Mais, Barthes se demande aussi si « la belle et touchante iconographie de l’abbé Pierre n’est pas l’alibi dont une bonne partie de la nation s’autorise, une fois de plus, pour substituer impunément les signes de la charité à la réalité de la justice. » Cette grande popularité en France ne s’est jamais démentie, les enquêtes d’opinion de la presse le plaçant indétronablement pendant une dizaine d’années (un record inégalé, après avoir succédé au commandant Jacques-Yves Cousteau, à peine éclipsé durant un an par une seconde place temporaire imputée à l’affaire Garaudy) en tête des personnalités préférées des Français, comme celles du Journal du Dimanche publiées plusieurs fois par an, jusqu’à ce qu’il demande à en être retiré en début 2004. « C’est à la fois une arme et une croix », dit-il, pour laisser la place des honneurs aux plus jeunes.

L’abbé Pierre s’est toujours appuyé sur son image grâce aux médias, depuis son appel sur Radio-Luxembourg en 1954, jusqu’à sa présence à l’Assemblée nationale en janvier 2006, en faveur de la loi SRU sur le logement social. Selon Bernard Kouchner, fondateur de Médecins du Monde, il est ainsi l’inventeur de la loi du tapage médiatique.[5]

Encore ces dernières années, malgré la maladie et l’âge, il est descendu dans la rue pour soutenir la cause des pauvres. Il a soutenu l’association Droit au logement (DAL). Un dernier combat qui fait encore l’actualité politique en pleine campagne présidentielle 2007, où les candidats se pressent pour défendre une future loi sur le logement opposable poussée par l’action médiatique d’associations de sans-logis, un texte qu’ils veulent maintenant nommer « loi Abbé Pierre, » comme avant lui son ami Coluche à qui on a attribué la loi sur les dons aux œuvres caritatives, une autre icône populaire et médiatique et pourtant si humaine de la fin du XXe siècle restée dans le cœur des Français, et que l’Abbé Pierre avait soutenu avant de devoir, lui le vieil homme, lui succéder dans son combat inachevé pour les « exclus du partage. »


[modifier] Controverse
En 1996, lorsque son ami Roger Garaudy est traduit en justice pour négationnisme suite à la publication de son livre Les mythes fondateurs de la politique israélienne, il lui apporte son soutien « à titre amical » sans avoir lu le livre, ce qui lui vaudra d’être exclu du comité d’honneur de la LICRA. Cette décision est toujours maintenue aujourd’hui : la LICRA a rayé de son histoire officielle les soutiens dont elle avait bénéficié quand elle avait admis l’abbé Pierre et elle a tu les raisons qui l’avaient poussée à l’admettre en son sein avec tous les honneurs, pour bénéficier de sa popularité, la LICRA ayant sommé l’abbé de prendre une position sur un sujet où lui-même ne s’était pas exprimé.

L’abbé Pierre se démarquera ensuite des tentatives pour « nier, banaliser ou falsifier la Shoah » dont il avait été lui-même témoin.

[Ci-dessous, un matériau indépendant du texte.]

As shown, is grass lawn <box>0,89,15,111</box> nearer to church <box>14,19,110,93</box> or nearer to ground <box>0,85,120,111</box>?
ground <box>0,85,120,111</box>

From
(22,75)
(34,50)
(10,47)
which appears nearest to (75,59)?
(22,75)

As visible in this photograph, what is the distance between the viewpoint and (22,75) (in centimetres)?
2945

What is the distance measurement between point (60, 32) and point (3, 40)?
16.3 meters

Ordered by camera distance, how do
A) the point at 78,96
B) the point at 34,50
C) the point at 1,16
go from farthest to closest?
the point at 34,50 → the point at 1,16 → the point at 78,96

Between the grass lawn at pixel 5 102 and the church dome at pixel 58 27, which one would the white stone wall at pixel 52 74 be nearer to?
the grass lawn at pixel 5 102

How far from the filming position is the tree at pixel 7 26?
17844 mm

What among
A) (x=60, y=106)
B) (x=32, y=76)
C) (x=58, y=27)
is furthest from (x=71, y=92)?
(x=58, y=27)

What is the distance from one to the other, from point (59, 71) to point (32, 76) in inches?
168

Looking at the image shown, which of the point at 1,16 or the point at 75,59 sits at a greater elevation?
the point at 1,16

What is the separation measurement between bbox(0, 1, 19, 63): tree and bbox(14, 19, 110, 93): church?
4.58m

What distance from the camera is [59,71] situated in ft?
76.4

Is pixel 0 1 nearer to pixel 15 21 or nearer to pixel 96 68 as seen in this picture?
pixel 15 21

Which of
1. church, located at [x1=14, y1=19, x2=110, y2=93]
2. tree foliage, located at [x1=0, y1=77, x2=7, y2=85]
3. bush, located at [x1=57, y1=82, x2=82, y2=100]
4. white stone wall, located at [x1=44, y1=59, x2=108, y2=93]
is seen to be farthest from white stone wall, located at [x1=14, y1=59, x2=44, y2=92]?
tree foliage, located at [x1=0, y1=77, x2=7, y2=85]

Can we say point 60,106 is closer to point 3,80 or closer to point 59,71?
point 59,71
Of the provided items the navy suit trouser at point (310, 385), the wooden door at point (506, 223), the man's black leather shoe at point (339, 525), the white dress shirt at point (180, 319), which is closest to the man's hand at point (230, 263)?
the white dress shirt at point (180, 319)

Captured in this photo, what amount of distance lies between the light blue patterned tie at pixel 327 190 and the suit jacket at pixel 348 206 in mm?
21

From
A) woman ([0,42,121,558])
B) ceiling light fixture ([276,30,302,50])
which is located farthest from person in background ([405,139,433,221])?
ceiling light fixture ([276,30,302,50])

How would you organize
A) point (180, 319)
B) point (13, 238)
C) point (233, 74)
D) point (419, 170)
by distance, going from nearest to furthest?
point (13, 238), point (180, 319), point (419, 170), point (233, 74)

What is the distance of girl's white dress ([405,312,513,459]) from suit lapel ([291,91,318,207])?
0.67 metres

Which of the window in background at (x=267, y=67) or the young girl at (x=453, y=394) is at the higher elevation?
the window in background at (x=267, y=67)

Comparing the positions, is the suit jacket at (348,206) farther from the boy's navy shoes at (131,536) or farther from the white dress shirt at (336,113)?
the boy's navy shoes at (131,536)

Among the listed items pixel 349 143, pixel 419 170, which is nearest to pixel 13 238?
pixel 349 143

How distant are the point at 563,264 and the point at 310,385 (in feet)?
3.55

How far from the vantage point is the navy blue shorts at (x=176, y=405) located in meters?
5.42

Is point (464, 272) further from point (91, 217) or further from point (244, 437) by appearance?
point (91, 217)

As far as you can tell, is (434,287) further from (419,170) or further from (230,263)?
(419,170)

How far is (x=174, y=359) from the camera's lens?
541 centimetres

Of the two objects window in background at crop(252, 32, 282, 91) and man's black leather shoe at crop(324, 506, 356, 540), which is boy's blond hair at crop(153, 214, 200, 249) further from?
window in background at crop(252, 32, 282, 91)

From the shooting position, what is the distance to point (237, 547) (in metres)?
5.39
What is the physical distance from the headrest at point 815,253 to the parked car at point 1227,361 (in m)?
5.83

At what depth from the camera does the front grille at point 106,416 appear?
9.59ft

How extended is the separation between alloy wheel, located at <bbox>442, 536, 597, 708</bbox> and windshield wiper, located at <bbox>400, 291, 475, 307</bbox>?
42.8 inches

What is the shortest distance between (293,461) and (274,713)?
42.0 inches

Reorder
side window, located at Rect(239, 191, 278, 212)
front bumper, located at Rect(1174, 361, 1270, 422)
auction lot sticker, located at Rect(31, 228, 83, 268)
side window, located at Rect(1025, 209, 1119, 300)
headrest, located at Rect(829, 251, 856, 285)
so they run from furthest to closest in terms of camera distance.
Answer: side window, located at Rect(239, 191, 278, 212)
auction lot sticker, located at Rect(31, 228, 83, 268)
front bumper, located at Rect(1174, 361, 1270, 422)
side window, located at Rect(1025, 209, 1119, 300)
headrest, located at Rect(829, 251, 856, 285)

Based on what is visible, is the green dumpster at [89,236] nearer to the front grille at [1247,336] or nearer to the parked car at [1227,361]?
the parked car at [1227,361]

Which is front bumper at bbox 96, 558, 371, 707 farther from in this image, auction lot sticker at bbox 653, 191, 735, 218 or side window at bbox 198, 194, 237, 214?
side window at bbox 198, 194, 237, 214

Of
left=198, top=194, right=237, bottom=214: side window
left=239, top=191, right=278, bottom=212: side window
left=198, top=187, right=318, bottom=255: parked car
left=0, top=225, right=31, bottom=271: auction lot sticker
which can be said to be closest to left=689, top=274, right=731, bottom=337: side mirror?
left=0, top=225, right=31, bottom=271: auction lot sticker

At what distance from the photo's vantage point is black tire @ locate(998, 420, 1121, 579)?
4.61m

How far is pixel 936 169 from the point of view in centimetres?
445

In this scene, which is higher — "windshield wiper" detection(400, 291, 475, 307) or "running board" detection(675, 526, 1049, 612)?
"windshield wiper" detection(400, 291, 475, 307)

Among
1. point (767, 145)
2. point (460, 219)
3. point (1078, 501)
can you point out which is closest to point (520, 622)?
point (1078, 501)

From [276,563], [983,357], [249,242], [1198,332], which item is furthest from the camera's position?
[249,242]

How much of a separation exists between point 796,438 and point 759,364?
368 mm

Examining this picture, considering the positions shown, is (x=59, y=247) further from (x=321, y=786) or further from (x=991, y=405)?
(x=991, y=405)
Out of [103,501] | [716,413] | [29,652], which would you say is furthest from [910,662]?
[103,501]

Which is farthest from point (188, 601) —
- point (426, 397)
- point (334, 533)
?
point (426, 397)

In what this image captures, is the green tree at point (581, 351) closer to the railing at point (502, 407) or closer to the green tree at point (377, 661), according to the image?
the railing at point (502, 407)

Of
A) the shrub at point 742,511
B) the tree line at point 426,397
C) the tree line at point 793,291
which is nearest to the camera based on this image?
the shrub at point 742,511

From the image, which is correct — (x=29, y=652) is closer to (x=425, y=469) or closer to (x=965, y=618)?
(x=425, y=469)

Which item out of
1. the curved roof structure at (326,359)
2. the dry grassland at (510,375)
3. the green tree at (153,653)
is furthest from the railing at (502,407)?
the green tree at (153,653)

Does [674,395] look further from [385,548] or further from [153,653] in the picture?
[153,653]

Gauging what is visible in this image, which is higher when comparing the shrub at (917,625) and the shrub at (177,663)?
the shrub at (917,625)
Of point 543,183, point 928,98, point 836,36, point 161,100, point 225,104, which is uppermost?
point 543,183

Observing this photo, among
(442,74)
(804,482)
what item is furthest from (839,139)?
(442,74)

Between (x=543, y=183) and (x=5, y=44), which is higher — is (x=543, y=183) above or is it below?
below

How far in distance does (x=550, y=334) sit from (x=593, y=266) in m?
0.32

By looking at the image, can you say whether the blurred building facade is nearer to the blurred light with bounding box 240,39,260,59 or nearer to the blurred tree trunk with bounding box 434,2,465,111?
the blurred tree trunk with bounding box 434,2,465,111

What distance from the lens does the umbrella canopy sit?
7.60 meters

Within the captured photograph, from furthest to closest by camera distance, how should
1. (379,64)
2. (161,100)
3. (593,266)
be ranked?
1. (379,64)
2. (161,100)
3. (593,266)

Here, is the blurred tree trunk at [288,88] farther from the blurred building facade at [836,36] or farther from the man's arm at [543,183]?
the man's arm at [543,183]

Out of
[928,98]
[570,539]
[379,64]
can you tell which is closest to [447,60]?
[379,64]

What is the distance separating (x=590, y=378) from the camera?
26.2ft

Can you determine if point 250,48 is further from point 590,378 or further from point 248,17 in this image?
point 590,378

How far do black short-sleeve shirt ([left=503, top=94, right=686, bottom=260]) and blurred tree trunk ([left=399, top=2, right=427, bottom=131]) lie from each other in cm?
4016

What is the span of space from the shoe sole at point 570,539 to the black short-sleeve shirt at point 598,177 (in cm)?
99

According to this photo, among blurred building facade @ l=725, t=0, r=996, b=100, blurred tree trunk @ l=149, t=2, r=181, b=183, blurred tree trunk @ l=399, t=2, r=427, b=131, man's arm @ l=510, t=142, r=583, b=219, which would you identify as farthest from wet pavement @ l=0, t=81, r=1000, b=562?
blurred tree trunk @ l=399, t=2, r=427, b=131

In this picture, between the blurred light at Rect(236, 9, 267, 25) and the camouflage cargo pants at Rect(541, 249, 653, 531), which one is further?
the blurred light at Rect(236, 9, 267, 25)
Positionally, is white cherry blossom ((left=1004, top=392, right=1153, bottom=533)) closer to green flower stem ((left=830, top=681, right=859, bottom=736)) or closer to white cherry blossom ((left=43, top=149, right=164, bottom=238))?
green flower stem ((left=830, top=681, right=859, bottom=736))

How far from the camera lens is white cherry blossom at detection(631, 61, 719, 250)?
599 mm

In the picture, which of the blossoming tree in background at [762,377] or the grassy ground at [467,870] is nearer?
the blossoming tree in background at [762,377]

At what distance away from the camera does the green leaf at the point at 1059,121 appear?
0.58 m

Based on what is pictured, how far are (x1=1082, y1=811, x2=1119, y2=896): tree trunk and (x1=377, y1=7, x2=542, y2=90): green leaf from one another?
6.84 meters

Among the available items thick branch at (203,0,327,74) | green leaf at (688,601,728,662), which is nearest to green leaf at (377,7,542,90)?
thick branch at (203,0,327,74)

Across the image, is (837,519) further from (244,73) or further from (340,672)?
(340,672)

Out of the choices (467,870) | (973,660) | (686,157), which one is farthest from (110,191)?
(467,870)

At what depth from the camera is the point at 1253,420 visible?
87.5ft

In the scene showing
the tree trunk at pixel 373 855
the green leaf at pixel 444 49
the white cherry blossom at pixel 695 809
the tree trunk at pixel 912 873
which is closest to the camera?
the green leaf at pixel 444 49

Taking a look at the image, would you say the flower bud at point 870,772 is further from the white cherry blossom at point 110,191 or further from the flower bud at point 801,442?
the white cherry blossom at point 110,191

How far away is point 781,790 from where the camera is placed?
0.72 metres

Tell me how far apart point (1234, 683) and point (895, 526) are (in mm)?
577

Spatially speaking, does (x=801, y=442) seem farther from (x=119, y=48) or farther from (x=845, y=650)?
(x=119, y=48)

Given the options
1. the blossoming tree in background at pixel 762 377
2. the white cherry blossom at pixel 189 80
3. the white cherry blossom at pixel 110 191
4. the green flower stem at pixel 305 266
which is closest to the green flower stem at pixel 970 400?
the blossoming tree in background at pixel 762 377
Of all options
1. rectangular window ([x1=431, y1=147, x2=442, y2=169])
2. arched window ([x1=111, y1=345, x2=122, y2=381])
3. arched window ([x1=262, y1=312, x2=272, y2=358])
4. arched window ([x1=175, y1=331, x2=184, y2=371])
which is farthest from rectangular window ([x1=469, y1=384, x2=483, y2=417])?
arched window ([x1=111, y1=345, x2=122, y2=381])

Selon les termes du quotidien L'Humanité, « ce revirement tardif ne dissipe cependant pas le malaise. »[6]

L’historien Pierre Vidal-Naquet déclara pour sa part : « Je crains que la prise de position de l’abbé Pierre ouvre les vannes d’une poussée antisémite. »[7] Cette polémique, qui meurtrira durablement l’abbé Pierre, ne reçut cependant que peu d’écho auprès de la population[8] et fut l’occasion pour nombre de Français de le soutenir en renouvelant pendant de nombreuses années[1] sa confiance dans les personnalités françaises les plus aimées (jusqu’à ce que l’abbé y mette fin lui-même).

L’abbé Pierre s’explique d’ailleurs très clairement à ce sujet dans le documentaire Un abbé nommé Pierre, une vie au service des autres[9] en précisant le soutien « à titre amical » apporté à la personne de Roger Garaudy et non aux propos qu’il a tenu dans son livre, dont il n’avait pas pris connaissance (une réponse qui peut sembler trop légère, mais dont la formulation a été précipité par d’autres, alors que l’abbé Pierre ne prenait habituellement des positions publiques que sur des sujets qu’il avait eu le temps de réfléchir mûrement pour se forger une opinion).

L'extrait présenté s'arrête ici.